*Given passage*.
** Start **

Wednesday, April 29, 2009

Well.
What insane insanity, these couple days have been.
Yesterday was Psychology tutorial, and I got my assessment back. I got 8.5/10 for the psychology presentation, proving once and for all that Ciel saved the day. I got the highest mark in my presentation group, which was probably for the speaking bit. Oh well. I expected this much of myself.
Today I woke up extremely late after dreaming up (what almost was) my death. It was absolute bedlam after that, and I walked really briskly to school, and when I got there my face was almost completely stiff.
I slept quite a bit in a couple of classes today, which was sad, but I was having an insane headache. (Dreaming something like that. Never happens without negative side effects.)
I got my Literature paper back, and I had a look-see at it. I still can't believe that I actually wrote all that crap on my own, even if it featured my epicly horrible handwriting and even if I winged it by finishing the practice essay an hour before the exam was to begin.
Faith is never, ever, ever, ever going to do her exams that way again. This was luck, in what is probably one of its purest forms. 
Faith, you have really put a lot of thought and consideration into this response, and explored some imaginative possibilities evoked by the words in the poem. I am very impressed by the quality of your reasoning and argument, and feel some of your interpretations are quite sophisticated. You really put this poem under the microscope and explored its secrets - or at least, made some original suggestions about possible meanings. This is far from a surface analysis, which puts it into a higher-quality standard response category.

** End **

*Data supplied*.
** Start **

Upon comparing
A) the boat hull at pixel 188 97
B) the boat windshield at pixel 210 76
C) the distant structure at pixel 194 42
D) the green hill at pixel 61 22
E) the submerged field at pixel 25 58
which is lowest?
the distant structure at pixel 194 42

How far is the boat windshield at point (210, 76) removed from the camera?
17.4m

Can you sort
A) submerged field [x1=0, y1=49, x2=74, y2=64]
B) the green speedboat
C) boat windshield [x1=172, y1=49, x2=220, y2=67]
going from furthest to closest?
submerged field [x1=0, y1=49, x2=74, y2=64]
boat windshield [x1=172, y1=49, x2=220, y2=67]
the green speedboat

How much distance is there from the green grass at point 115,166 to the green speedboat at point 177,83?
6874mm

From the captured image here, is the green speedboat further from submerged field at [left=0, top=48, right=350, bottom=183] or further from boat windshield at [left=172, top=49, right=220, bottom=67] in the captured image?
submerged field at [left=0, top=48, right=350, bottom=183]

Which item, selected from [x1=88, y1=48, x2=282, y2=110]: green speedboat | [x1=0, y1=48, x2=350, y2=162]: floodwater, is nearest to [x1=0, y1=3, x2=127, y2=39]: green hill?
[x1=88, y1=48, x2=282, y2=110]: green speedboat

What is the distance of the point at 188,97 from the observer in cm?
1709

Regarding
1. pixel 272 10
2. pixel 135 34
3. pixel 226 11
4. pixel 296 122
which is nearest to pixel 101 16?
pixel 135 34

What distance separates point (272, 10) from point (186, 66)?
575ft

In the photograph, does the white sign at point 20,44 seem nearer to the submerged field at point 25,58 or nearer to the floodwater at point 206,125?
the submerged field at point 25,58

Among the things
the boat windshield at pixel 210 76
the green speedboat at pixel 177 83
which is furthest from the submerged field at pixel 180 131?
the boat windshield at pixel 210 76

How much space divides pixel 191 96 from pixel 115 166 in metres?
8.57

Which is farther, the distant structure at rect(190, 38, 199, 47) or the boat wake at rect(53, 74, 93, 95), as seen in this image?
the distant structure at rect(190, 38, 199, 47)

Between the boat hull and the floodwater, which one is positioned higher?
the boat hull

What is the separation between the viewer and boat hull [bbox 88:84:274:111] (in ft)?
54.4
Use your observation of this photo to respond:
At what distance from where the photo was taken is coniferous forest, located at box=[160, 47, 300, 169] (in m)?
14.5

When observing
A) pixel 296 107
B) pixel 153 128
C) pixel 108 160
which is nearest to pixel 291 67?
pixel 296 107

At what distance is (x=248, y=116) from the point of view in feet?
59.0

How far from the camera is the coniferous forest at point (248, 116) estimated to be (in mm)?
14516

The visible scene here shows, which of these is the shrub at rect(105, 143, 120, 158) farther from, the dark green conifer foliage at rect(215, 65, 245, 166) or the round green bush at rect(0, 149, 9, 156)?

** End **

From the blog entry, list the things the writer says happened today, in order.

- Woke up extremely late after a dream of (what almost was) the writer's death
- Walked very briskly to school and arrived with a face almost completely stiff
- Slept quite a bit in a couple of classes
- Had an insane headache
- Got the Literature paper back and looked it over